Issues with the Current Regular Expression Engine
How the engine works, possible bugs, and requested modifications.
If Perl sees you using $`, $&, or $' in your program anywhere, at compile-time, it sets a global boolean, PL_sawampersand, to TRUE. This means that all regexes will make these variables available upon success. They are made available by copying the string that was matched against to memory. The string is copied to rx->subbeg at the end of the pattern match, and the copying takes time and space. When $` is accessed, Perl goes through the following magic:
/*
sv_setpvn(SV *sv, char *ptr, STRLEN len)
copies to the string slot of sv the first
len characters of the string pointed to by
ptr
rx->subbeg is the string matched against,
and is a char*, not a Perl SV
rx->sublen is the length of that string
rx->startp[] and rx->endp[] are like the
@- and @+ arrays, which hold the offsets
in rx->subbeg of $& and the $DIGIT vars
*/
sv_setpvn(sv, rx->subbeg, rx->startp[0]);
When you access $&, it does:
sv_setpvn(
sv,
rx->subbeg + rx->startp[0],
rx->endp[0] - rx->startp[0]
);
Wen you access $', it does:
sv_setpvn(
sv,
rx->endp[0],
rx->sublen - rx->endp[0]
);
I hope this all makes sense.

Information:
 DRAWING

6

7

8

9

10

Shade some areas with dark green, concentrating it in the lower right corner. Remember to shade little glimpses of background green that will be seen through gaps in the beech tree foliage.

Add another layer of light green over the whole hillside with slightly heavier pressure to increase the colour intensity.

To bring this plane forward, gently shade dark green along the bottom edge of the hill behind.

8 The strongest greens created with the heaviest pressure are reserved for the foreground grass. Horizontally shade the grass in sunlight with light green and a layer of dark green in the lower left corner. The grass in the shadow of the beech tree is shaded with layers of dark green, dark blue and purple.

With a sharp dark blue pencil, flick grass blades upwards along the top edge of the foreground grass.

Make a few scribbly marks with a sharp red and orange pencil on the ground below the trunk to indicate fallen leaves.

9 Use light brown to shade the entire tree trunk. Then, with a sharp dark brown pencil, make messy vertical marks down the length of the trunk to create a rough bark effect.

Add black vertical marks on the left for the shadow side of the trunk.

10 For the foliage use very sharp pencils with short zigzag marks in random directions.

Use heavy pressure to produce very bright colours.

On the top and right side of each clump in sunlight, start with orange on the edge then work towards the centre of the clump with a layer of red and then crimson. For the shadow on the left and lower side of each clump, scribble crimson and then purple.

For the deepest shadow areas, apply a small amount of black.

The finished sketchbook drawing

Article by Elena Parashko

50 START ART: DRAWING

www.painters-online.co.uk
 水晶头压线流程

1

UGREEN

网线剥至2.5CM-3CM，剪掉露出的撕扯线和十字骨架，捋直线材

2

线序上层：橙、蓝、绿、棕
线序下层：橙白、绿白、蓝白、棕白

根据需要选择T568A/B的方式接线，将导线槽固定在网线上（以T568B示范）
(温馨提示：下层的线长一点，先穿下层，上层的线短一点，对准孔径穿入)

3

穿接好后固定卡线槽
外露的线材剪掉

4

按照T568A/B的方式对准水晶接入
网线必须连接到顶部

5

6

Task list:
1 - In the regular expression engine notes, what global boolean does Perl set to TRUE at compile time when a program uses $`, $&, or $'?
2 - Reproduce verbatim everything in the regular expression engine notes from "If Perl sees" down to "char *ptr, STRLEN len)".

Per-task answers:
1 - PL_sawampersand

2 -
If Perl sees you using $`, $&, or $' in your program anywhere, at compile-time, it sets a global boolean, PL_sawampersand, to TRUE. This means that all regexes will make these variables available upon success. They are made available by copying the string that was matched against to memory. The string is copied to rx->subbeg at the end of the pattern match, and the copying takes time and space. When $` is accessed, Perl goes through the following magic:
/*
sv_setpvn(SV *sv, char *ptr, STRLEN len)